The number of uninsured U. Health care has become increasingly unaffordable for businesses and individuals.
One out of three non-elderly Americans spend some time without health insurance every two years, and the majority of those remain uninsured for more than nine months. The United States spends much more as a share of its economy on health care than any other nation, and yet all this spending has failed to buy Americans the one thing that health insurance is supposed to provide: Health insecurity is not Universal healthcare proposal to one part of the population.
It is experienced by all Americans: As health care costs have skyrocketed and the proportion of Americans with stable benefits has eroded, health insecurity has become a shared American experience, felt by those who thought they had it made as well as those just struggling to get by.
This growing problem is pushing health care reform back onto the agenda of American politics after more than a decade of neglect.
And yet, nothing guarantees that this debate will end differently than previous battles. The stakes are too high to allow reform to be blocked again.
America's economy, the finances of its middle class, the quality of its medical care, and the health of its citizens all hang in the balance.
To avoid the dismal fate of previous reform campaigns, a successful agenda must take seriously the political constraints and organizational realities that have hamstrung reform efforts in the past. A true guarantee of affordable health care Health Care for America embodies this strategy.
It is at once comprehensive, realistic, consistent with American values and beliefs, and grounded in the best elements of the present system.
It combines employer and personal responsibility with a strong public commitment to ensuring that American workers and their families and American employers can afford coverage.
It promises better care, lower costs, more choice, healthier citizens, and immensely stronger guarantees for workers and their families. What Health Care for America would do is simple: This new program would team up with Medicare to bargain for lower prices and upgrade the quality of care so that every enrollee would have access to either an affordable Medicare-like plan with free choice of providers or to a selection of comprehensive private plans.
At the same time, employers would be asked to either provide coverage as good as this new plan or, failing that, make a relatively modest payroll-based contribution to the Health Care for America Plan to help finance coverage for their workers.
At a stroke, then, no one with a direct or family tie to the workforce would remain uninsured.
The self-employed could buy into the plan by paying the same payroll-based contribution; those without workplace ties would be able to buy into Health Care for America by paying an income-related premium.
The states would be given powerful incentives to enroll any remaining uninsured. Equally important is what Health Care for America would not do. It would not eliminate private employment-based insurance. It would not allow employers to retreat from the financing of a reasonable share of the cost of health insurance.
It would not leave Americans coping with ever-higher private insurance premiums with an inadequate voucher, or pressure them to enroll in HMOs that do not cover care from the doctors they know and trust.This bill, the Healthy California Act, would create the Healthy California program to provide comprehensive universal single-payer health care coverage and a health care cost control system for the benefit of all residents of the state.
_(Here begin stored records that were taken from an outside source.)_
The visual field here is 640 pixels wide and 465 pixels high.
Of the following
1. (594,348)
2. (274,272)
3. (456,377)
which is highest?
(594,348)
Consequently, for any plan to be politically viable, it must aim to reduce opposition from outside the health care sector as much as possible while still achieving universal affordable health care.
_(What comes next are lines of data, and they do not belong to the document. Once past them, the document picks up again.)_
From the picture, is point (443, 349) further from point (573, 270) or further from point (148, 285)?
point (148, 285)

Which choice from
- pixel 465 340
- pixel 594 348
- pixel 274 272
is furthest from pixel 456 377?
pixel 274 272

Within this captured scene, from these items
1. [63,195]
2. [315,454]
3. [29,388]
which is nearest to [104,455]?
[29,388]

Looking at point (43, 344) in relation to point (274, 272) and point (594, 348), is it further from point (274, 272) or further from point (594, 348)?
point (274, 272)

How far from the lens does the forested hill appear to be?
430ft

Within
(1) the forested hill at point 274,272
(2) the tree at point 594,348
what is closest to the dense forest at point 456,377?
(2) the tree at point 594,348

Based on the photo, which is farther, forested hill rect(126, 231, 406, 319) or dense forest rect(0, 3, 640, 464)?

Bernie Sanders on Medicare for All If the goal of health-care reform is to provide comprehensive, universal health care in a cost-effective way, the only honest approach is a single-payer approach.
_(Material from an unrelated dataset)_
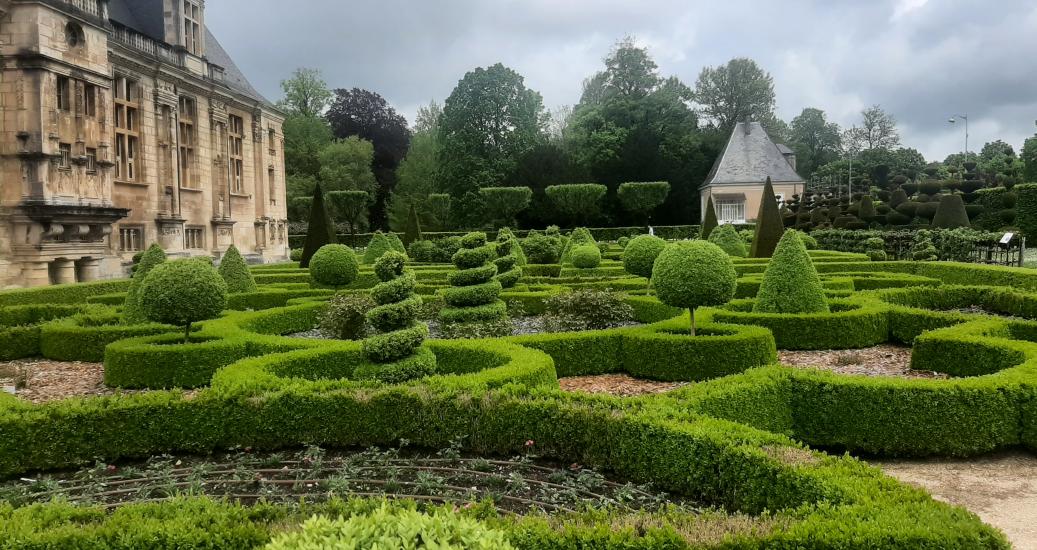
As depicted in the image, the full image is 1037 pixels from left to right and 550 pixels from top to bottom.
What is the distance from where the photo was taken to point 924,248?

Health Care for All Colorado continues to work and strive for a publicly-funded universal health care system, and is excited about the prospect of a fundamental shift in how health care is financed in Colorado that would move us significantly in this positive direction.
Jan 16, · Bernie Sanders pressured to explain his health care plan Bernie Sanders likely wants to raise everyone's taxes to pay for universal health care, but promises it will be worth it.
Mar 25, · That plan would issue everyone a health insurance policy with a deductible equal to 10 percent of their “discretionary income,” that is, the amount by which their income exceeded the federal.